The task →
Carry on the article about the Syriac Union Party of Syria, picking up right after its final sentence.

Supplied text →
┄┄┄┄┄┄┄┄┄┄┄┄┄┄┄┄┄┄┄┄

- President: Ishow Gowriye
- Founded: 1 October 2005
- Security wing: Sutoro
- Military wing: Syriac Military Council
- Female military wing: Bethnahrain Women's Protection Forces
- Ideology: Assyrian/Syriac Interests Syrian federalism Dawronoye
- Political position: Left-wing
- National affiliation: National Coordination Committee for Democratic Change
- International affiliation: Mesopotamia National Council
- Colors: Red, yellow
- Democratic Council: 3 / 43

Website
- Facebook http://www.syriac-union.org

= Syriac Union Party (Syria) =

The Syriac Union Party (ܓܒܐ ܕܚܘܝܕܐ ܣܘܪܝܝܐ, حزب الإتحاد السرياني في سوريا, SUP) is a secular Assyrian political party in Syria that represents the interests of Assyrians in Syria and is committed to the Dawronoye modernization ideology. Established on 1 October 2005, since the start of the Syrian Civil War it has positioned itself on the side of secular, democratic, socialist and federalist Kurdish forces in Rojava, skeptical of both the Ba'athist Syrian government of Bashar al-Assad and the National Coalition for Syrian Revolutionary and Opposition Forces. As of 2013, it was a member of the Syriac National Council of Syria (SSNC).

== Political role in Jazira Canton of Rojava ==

With the start of the Syrian Civil War in 2011, the Syriac Union Party aligned itself with the Kurdish Democratic Union Party (PYD), with which it shares a secular, pro-modernization and direct democracy based ideology. It has three deputies in the Syrian Democratic Council, the legislature of the Autonomous Administration of North and East Syria.

┄┄┄┄┄┄┄┄┄┄┄┄┄┄┄┄┄┄┄┄

Information shown →
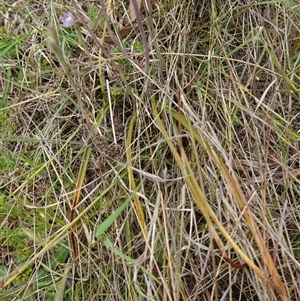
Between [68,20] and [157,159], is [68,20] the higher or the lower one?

┄┄┄┄┄┄┄┄┄┄┄┄┄┄┄┄┄┄┄┄

Answer to the task →
The Syriac Union Party has set up the Syriac Military Council militia as well as the Sutoro police force to protect Assyrian communities in their settlement areas in northeast Syria. Sutoro are integrated with the general Asayish police force of Jazira Region of the Democratic Federation of Northern Syria, however the Qamishli branch later broke away to align itself with the Assad government under the name of Sootoro. The Syriac Military Council has co-operated closely with the mainly Kurdish People's Defense Units (YPG) and later became part of the Syrian Democratic Forces (SDF).

The Deputy Prime Minister of the region is Syriac Christian Elizabeth Gawrie.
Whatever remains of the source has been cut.